In 2018, the median home price in California was 7.3 times the median household income. The median home price in the U.S. was 3.7 times the median household income.
Samanta Helou Hernandez

Personal stories about Los Angeles renters who are evicted or who are one rent hike away from living on the streets are gut-wrenching. Now a new report takes a bird’s-eve view of the state’s housing crisis—and makes a dispiriting forecast.

“The fact that the median Californian household must pay more than seven times its income to afford a home should be grounds for grave concern regarding sustainable economic growth,” says a report released this week by the Los Angeles Economic Development Corp.

It’s the first time the report—which predicts a slowdown in LA’s economy—has considered housing affordability. In the past, it focused largely on areas like developing the local workforce and attracting new businesses. But housing affordability has become such an “overwhelming” issue that it was impossible to ignore, says LAEDC economist Eric Hayes.

“Housing is the largest barrier to economic growth in the region,” he says.

The Los Angeles economy is forecast to grow by just 1.8 percent this year, compared to 3.7 percent in 2018.

Without “significant policy action” to spur the construction of more homes, the costs of buying and renting will only continue to rise, the report concludes. That could make an already dire situation even worse.

“It’s very easy for people when they encounter someone who is homeless to say, ‘Oh, that’s not me. I have a job. I own a home.’ But what our research shows is that this is impacting you too,” Hayes says. “If we start entering a spiral of economic decline, it’s not going to go well for you either.”

One particular statistic cited in the report illuminates how unaffordable home prices are already. In 2018, California’s median home price was 7.3 times the median household income. The median home price in the U.S., however, was 3.7 times the median household income.

The high costs are driving people out of the region—and out of California—into places like Arizona, Colorado, Nevada, Oregon, and Texas, where living costs are lower.

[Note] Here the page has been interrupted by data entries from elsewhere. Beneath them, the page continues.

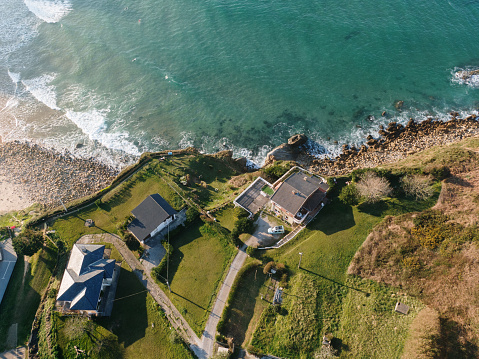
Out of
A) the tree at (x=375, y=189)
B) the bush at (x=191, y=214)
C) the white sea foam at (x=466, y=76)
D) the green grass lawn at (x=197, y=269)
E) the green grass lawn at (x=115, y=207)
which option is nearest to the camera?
the green grass lawn at (x=197, y=269)

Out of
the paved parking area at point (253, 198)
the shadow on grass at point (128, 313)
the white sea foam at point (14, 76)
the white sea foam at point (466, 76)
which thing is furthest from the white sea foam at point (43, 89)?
the white sea foam at point (466, 76)

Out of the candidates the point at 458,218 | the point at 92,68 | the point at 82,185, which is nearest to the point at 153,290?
the point at 82,185

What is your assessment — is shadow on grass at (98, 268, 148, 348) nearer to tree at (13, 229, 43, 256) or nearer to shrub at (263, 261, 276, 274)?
tree at (13, 229, 43, 256)

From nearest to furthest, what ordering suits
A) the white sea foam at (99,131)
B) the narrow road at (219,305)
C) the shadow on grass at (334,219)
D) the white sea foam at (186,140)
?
1. the narrow road at (219,305)
2. the shadow on grass at (334,219)
3. the white sea foam at (186,140)
4. the white sea foam at (99,131)

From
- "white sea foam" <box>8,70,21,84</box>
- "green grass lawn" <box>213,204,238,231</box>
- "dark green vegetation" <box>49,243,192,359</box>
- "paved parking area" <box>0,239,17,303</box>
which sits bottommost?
"dark green vegetation" <box>49,243,192,359</box>

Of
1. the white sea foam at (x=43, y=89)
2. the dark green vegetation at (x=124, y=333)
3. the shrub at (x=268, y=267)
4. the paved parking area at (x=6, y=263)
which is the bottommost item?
the dark green vegetation at (x=124, y=333)

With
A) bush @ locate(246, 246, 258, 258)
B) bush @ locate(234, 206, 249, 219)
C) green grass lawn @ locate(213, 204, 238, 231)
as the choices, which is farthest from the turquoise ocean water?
bush @ locate(246, 246, 258, 258)

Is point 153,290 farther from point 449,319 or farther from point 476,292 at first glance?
point 476,292

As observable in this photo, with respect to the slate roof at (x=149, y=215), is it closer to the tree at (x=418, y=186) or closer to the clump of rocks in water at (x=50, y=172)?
the clump of rocks in water at (x=50, y=172)
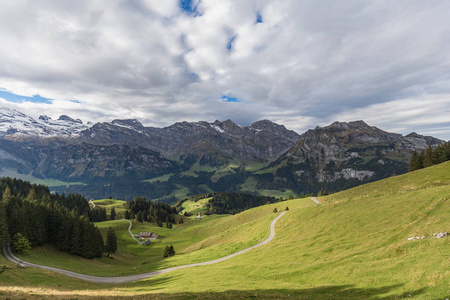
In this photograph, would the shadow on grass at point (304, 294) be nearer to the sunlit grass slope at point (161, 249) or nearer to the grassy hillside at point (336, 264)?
the grassy hillside at point (336, 264)

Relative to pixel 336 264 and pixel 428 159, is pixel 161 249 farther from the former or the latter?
pixel 428 159

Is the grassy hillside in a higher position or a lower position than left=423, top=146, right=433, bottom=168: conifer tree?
lower

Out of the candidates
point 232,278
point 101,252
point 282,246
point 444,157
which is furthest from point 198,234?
point 444,157

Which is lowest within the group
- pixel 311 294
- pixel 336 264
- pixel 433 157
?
pixel 336 264

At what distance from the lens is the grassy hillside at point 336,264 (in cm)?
2203

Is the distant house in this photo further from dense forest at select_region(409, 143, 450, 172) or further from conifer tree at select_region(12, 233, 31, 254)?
dense forest at select_region(409, 143, 450, 172)

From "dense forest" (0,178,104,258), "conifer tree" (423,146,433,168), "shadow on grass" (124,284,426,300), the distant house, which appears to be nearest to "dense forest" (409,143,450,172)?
"conifer tree" (423,146,433,168)

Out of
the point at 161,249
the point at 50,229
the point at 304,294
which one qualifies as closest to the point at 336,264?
the point at 304,294

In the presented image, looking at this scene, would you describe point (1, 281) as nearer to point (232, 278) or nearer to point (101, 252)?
point (232, 278)

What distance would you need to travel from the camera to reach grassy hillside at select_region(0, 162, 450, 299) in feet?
72.3

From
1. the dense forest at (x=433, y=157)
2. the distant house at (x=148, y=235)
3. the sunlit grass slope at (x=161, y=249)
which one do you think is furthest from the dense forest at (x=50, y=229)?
the dense forest at (x=433, y=157)

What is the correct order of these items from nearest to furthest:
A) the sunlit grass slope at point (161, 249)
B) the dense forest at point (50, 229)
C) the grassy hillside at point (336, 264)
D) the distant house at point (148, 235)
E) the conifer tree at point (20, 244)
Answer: the grassy hillside at point (336, 264), the conifer tree at point (20, 244), the sunlit grass slope at point (161, 249), the dense forest at point (50, 229), the distant house at point (148, 235)

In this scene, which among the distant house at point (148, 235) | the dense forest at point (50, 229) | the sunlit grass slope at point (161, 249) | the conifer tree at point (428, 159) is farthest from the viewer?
the distant house at point (148, 235)

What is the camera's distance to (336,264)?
3009 cm
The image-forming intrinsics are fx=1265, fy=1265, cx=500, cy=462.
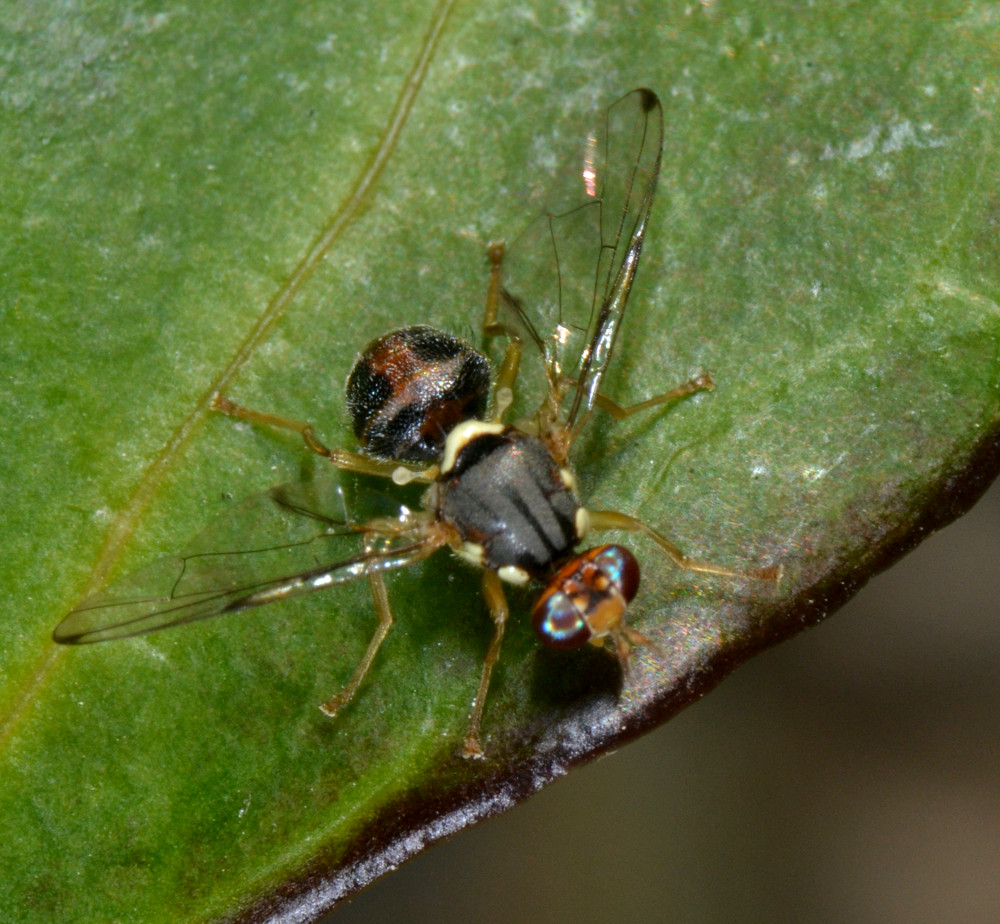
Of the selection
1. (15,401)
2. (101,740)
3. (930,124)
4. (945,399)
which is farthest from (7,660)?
(930,124)

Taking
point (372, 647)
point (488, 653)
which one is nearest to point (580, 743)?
point (488, 653)

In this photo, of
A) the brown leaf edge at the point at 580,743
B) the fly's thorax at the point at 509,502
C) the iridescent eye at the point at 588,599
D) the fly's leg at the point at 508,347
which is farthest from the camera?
the fly's leg at the point at 508,347

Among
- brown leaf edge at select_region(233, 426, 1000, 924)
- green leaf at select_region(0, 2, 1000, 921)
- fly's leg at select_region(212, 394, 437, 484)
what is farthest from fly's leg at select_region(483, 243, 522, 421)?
brown leaf edge at select_region(233, 426, 1000, 924)

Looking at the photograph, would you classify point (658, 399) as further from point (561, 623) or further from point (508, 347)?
point (561, 623)

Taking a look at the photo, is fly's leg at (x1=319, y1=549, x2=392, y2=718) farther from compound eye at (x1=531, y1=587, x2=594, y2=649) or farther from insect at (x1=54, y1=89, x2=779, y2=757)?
compound eye at (x1=531, y1=587, x2=594, y2=649)

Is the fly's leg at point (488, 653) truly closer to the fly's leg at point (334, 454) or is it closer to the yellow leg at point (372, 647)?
the yellow leg at point (372, 647)

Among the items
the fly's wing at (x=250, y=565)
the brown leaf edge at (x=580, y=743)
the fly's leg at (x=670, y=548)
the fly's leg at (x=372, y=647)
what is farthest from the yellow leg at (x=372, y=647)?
the fly's leg at (x=670, y=548)

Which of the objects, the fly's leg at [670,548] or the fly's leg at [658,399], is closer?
the fly's leg at [670,548]
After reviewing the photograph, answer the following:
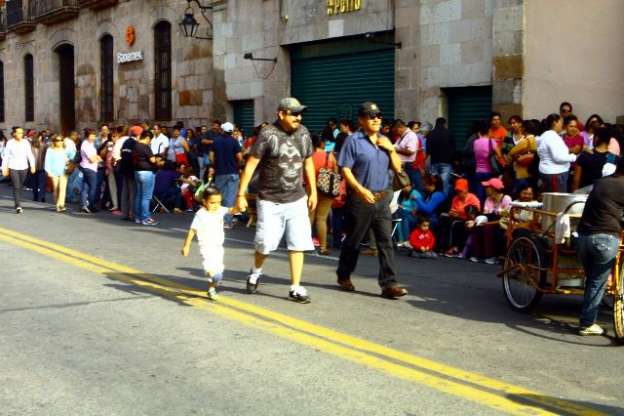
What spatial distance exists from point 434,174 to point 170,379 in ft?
32.0

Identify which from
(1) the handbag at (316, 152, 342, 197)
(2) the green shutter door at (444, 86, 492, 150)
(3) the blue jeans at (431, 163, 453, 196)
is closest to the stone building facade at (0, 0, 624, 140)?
(2) the green shutter door at (444, 86, 492, 150)

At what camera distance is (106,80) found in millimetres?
33219

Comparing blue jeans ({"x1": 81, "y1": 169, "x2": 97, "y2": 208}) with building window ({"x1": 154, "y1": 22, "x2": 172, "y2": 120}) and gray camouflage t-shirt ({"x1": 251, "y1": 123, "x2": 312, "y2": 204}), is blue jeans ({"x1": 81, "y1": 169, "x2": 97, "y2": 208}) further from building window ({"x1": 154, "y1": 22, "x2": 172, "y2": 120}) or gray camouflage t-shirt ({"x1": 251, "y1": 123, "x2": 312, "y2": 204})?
gray camouflage t-shirt ({"x1": 251, "y1": 123, "x2": 312, "y2": 204})

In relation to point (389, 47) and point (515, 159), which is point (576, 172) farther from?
point (389, 47)

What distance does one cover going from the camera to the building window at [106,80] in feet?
108

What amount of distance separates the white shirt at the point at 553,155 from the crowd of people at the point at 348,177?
15 millimetres

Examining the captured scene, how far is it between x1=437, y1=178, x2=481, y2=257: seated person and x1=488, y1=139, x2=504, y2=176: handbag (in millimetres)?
682

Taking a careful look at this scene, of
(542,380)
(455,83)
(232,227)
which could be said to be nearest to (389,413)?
(542,380)

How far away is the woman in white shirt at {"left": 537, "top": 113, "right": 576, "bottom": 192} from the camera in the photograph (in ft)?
41.1

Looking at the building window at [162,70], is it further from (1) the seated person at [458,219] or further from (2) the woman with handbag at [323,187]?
(1) the seated person at [458,219]

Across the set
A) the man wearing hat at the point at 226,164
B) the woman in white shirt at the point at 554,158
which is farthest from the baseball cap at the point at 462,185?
the man wearing hat at the point at 226,164

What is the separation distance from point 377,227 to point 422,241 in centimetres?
401

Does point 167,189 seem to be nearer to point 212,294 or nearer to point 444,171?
point 444,171

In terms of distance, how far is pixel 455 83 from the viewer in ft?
59.1
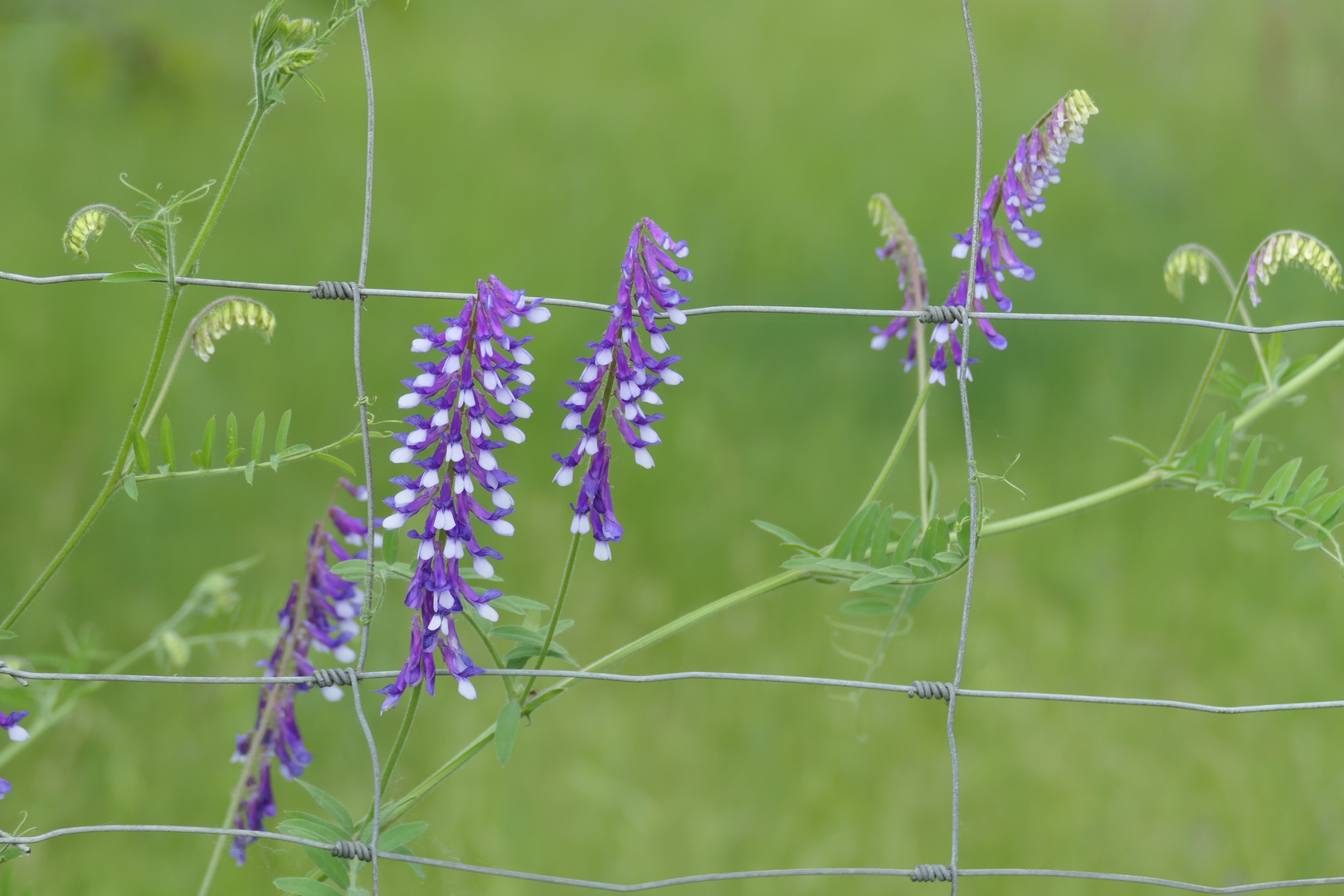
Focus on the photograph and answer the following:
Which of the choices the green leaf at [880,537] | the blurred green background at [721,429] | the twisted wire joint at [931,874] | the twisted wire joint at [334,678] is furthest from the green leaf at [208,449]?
the twisted wire joint at [931,874]

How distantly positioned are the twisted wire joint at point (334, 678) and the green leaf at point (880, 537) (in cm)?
61

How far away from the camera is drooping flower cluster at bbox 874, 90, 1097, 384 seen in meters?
1.21

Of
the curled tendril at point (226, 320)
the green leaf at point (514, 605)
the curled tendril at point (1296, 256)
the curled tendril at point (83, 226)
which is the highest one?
the curled tendril at point (1296, 256)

Last year, for the first time since 2010, California “had more people leaving the state than moving in from abroad or other states,” Eddie Hunsinger, a demographer with the state Department of Finance, told the Los Angeles Times in December.

“It’s really hard to grow an economy without growing a population, and the population can’t grow if there’s nowhere for people to live” or if they can’t afford the homes that exist, says Hayes.

But in its forecast, the LAEDC predicts the number of permits issued for the construction of new homes will fall—not rise—from 107,433 this year to approximately 92,000 in 2021 due to increasing material and labor costs.

The solution isn’t just boosting supply, it’s maintaining the existing affordable housing stock, according to a Zillow analysis accompanying the report.

In the end, Angelenos need to understand that adding people to their neighborhood is good—and not just for the economy, Hayes says.

“Having more people in your community is only a positive thing—more places to do things, more people to meet, restaurants to go to and such,” he says. “I also think there’s a sort of basic human rights issue of people needing a place to live.”